Spotkanie protestujących rolników w Kancelarii Premiera zakończyło się fiaskiem. Rolnicy zapowiadają kontynuowanie protestu i kolejny przyjazd do stolicy - już 6 marca. Czy i wtedy Tusk ucieknie przed nimi z kraju, pod pretekstem pilnej zagranicznej wizyty?
Najpierw rolnicy rozmawiali o nich z marszałkiem Sejmu Szymonem Hołownią. Z jego strony usłyszeli propozycję okrągłego stołu. Tłum nie był zadowolony. Spod Sejmu przeszli pod Kancelarię Prezesa Rady Ministrów. Nie przyjął ich jednak Donald Tusk, który przebywa na spotkaniu Grupy Wyszehradzkiej w Pradze – a szef kancelarii Jan Grabiec.
"Rząd od ponad dwóch miesięcy robi wszystko, żeby zabezpieczyć nasz rynek, żeby zabezpieczyć naszych producentów. O szczegółach będziemy rozmawiać. Zależy nam bardzo na tym, żeby to była świetna rozmowa, żebyśmy nie rozmawiali o kontekście, bo wszyscy wiemy jak jest w tej sytuacji "– mówił Grabiec, który też dodał: "Żadne państwo Unii, które bazowałoby na produkcji roślinnej, nie byłoby w stanie się obronić przed otwarciem granicy w taki sposób i w takich warunkach. Są te rzeczy, które powinniśmy zrobić na „już” w ciągu najbliższych dni, w ciągu najbliższych tygodni i chciałbym, żebyśmy o tym dzisiaj szczerze tutaj porozmawiali".
Rolnicy nie byli zadowoleni z postawy koalicji 13 grudnia. "Musieliśmy opuścić spotkanie, gdyż dostaliśmy propozycję, że dopiero do 7 marca zostaną wypracowane pewne kompromisy. Niestety nie padło nic konkretnego. Nic, co sprawiłoby, że dalej będziemy chcieli siedzieć i rozmawiać", przekazał rolnikom zgromadzonym przed kancelarią Szczepan Wójcik, jeden z liderów protestu.

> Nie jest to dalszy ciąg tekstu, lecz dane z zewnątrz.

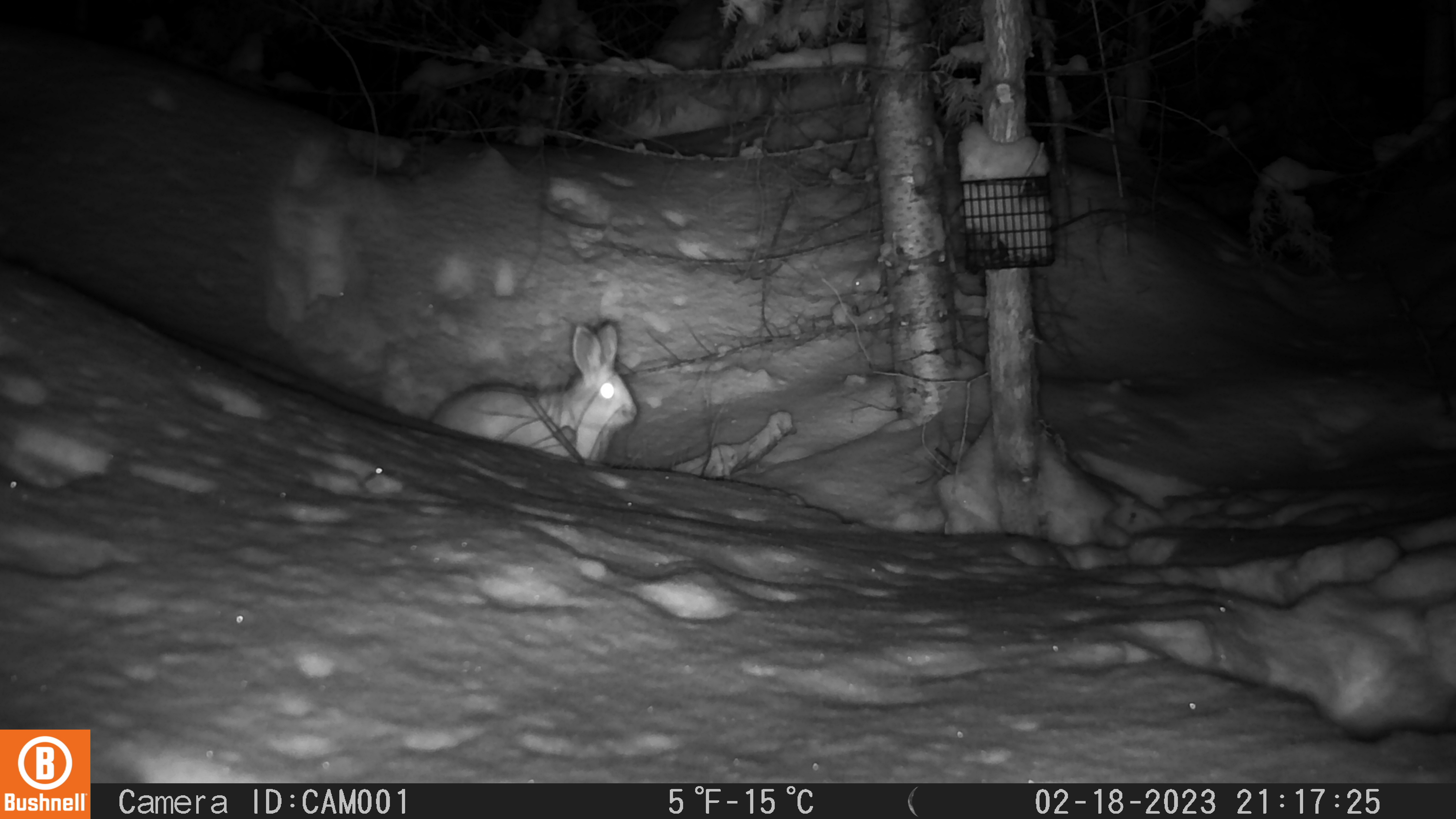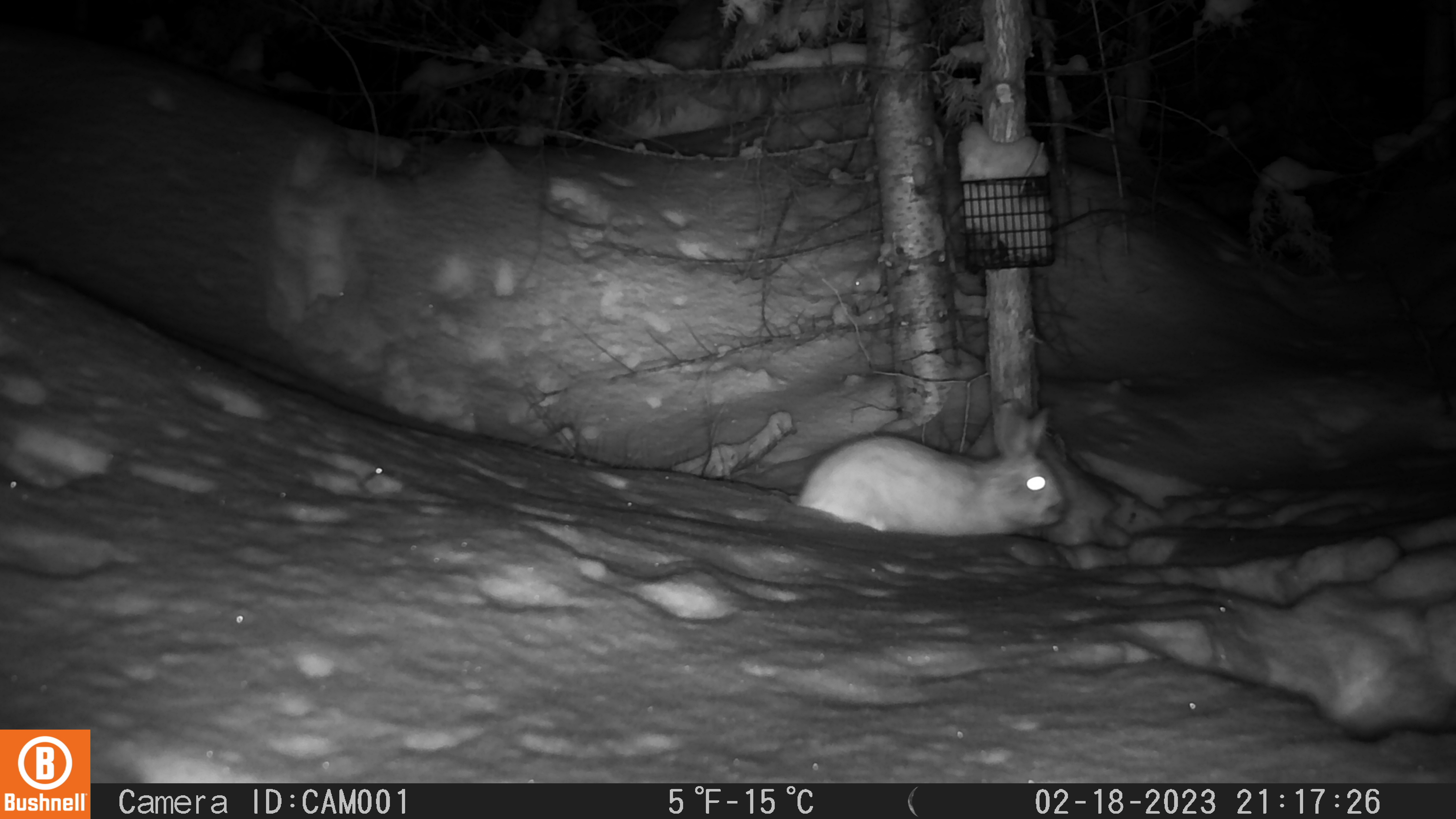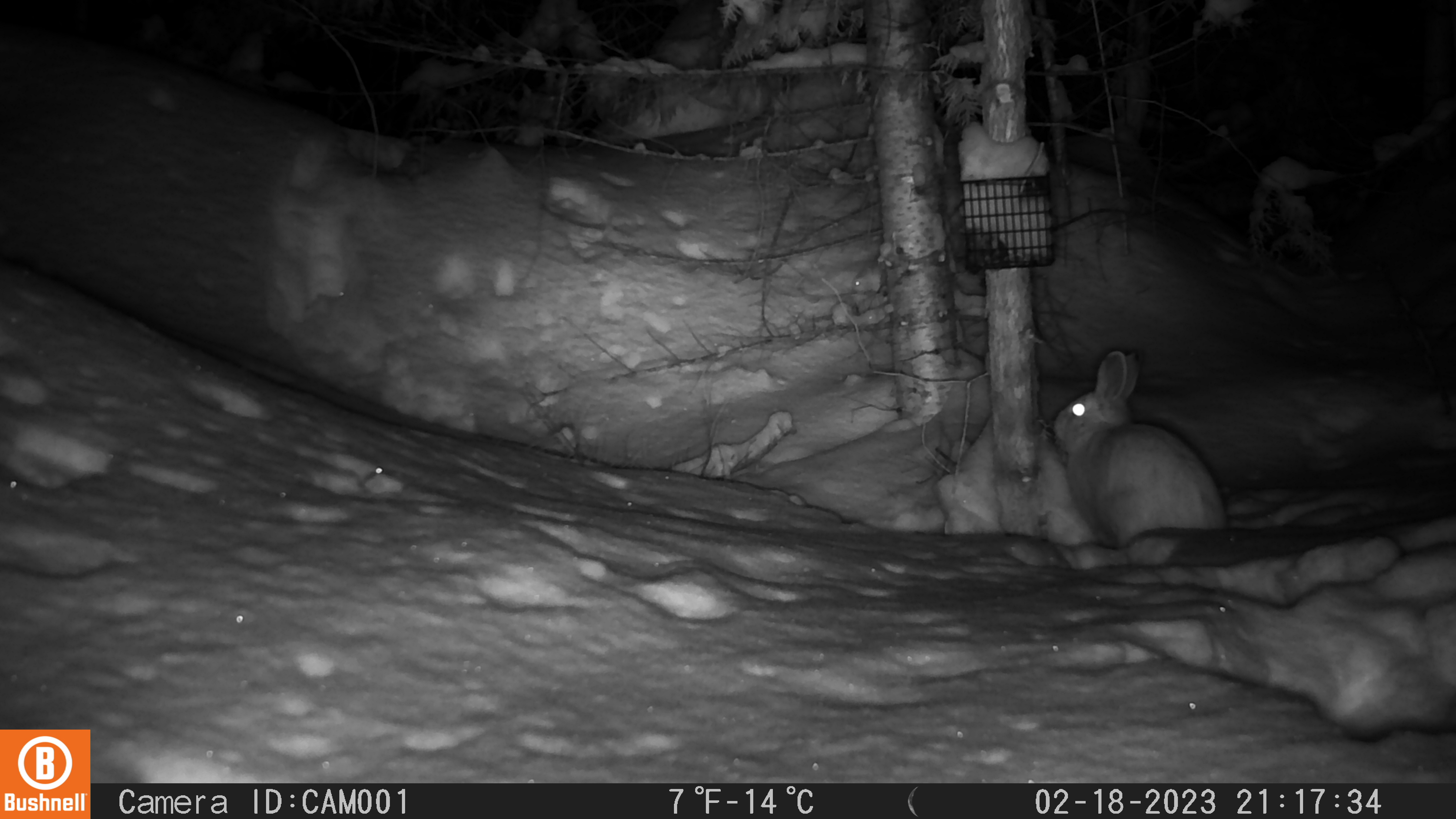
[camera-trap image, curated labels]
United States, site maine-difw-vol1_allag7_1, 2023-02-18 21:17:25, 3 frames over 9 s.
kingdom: Animalia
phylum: Chordata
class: Mammalia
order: Lagomorpha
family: Leporidae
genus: Lepus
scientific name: Lepus americanus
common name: snowshoe hare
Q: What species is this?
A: Snowshoe hare (Lepus americanus).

Protesty mają więc trwać dalej. Kolejny w Warszawie ma nastąpić już 6 marca. "Nadal będziemy protestowali, nadal będziemy blokowali, nadal musimy walczyć o siebie, swoje rodziny, bezpieczeństwo żywnościowe i polskie rolnictwo" , podkreślił Szczepan Wójcik.